Dataset entries –
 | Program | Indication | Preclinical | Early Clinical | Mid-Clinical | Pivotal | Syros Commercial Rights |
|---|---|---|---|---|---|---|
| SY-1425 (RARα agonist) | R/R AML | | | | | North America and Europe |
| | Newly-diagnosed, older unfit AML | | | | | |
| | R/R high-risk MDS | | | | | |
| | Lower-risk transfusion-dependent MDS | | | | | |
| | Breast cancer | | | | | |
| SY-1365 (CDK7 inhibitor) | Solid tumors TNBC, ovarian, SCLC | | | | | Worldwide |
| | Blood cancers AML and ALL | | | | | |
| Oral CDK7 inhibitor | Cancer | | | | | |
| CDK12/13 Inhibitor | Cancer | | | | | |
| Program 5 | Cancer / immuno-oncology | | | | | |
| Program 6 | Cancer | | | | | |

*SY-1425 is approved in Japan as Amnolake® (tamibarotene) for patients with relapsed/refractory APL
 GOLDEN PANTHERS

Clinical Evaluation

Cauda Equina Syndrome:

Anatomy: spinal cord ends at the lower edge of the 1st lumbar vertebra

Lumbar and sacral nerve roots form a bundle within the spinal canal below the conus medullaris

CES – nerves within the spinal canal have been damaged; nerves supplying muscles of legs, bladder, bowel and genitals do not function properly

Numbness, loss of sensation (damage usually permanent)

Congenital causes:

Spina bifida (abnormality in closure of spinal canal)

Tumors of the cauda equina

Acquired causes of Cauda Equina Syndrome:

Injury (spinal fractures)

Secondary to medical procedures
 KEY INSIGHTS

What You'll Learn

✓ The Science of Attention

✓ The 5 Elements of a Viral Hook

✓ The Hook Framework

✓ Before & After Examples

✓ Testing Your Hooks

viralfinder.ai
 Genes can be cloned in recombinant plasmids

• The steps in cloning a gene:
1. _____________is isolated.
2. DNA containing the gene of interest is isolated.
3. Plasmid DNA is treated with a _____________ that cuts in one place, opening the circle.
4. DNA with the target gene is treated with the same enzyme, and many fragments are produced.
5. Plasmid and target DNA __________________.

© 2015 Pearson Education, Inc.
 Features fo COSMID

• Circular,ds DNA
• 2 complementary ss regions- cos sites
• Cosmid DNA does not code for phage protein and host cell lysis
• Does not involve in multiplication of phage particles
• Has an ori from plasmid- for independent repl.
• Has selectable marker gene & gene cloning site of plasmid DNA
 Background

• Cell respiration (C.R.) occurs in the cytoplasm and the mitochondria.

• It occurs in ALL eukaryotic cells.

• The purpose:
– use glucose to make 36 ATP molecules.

Task goal – Write out every record, exactly as written.

Task output –
 | Program | Indication | Preclinical | Early Clinical | Mid-Clinical | Pivotal | Syros Commercial Rights |
|---|---|---|---|---|---|---|
| SY-1425 (RARα agonist) | R/R AML | | | | | North America and Europe |
| | Newly-diagnosed, older unfit AML | | | | | |
| | R/R high-risk MDS | | | | | |
| | Lower-risk transfusion-dependent MDS | | | | | |
| | Breast cancer | | | | | |
| SY-1365 (CDK7 inhibitor) | Solid tumors TNBC, ovarian, SCLC | | | | | Worldwide |
| | Blood cancers AML and ALL | | | | | |
| Oral CDK7 inhibitor | Cancer | | | | | |
| CDK12/13 Inhibitor | Cancer | | | | | |
| Program 5 | Cancer / immuno-oncology | | | | | |
| Program 6 | Cancer | | | | | |

*SY-1425 is approved in Japan as Amnolake® (tamibarotene) for patients with relapsed/refractory APL
 GOLDEN PANTHERS

Clinical Evaluation

Cauda Equina Syndrome:

Anatomy: spinal cord ends at the lower edge of the 1st lumbar vertebra

Lumbar and sacral nerve roots form a bundle within the spinal canal below the conus medullaris

CES – nerves within the spinal canal have been damaged; nerves supplying muscles of legs, bladder, bowel and genitals do not function properly

Numbness, loss of sensation (damage usually permanent)

Congenital causes:

Spina bifida (abnormality in closure of spinal canal)

Tumors of the cauda equina

Acquired causes of Cauda Equina Syndrome:

Injury (spinal fractures)

Secondary to medical procedures
 KEY INSIGHTS

What You'll Learn

✓ The Science of Attention

✓ The 5 Elements of a Viral Hook

✓ The Hook Framework

✓ Before & After Examples

✓ Testing Your Hooks

viralfinder.ai
 Genes can be cloned in recombinant plasmids

• The steps in cloning a gene:
1. _____________is isolated.
2. DNA containing the gene of interest is isolated.
3. Plasmid DNA is treated with a _____________ that cuts in one place, opening the circle.
4. DNA with the target gene is treated with the same enzyme, and many fragments are produced.
5. Plasmid and target DNA __________________.

© 2015 Pearson Education, Inc.
 Features fo COSMID

• Circular,ds DNA
• 2 complementary ss regions- cos sites
• Cosmid DNA does not code for phage protein and host cell lysis
• Does not involve in multiplication of phage particles
• Has an ori from plasmid- for independent repl.
• Has selectable marker gene & gene cloning site of plasmid DNA
 Background

• Cell respiration (C.R.) occurs in the cytoplasm and the mitochondria.

• It occurs in ALL eukaryotic cells.

• The purpose:
– use glucose to make 36 ATP molecules.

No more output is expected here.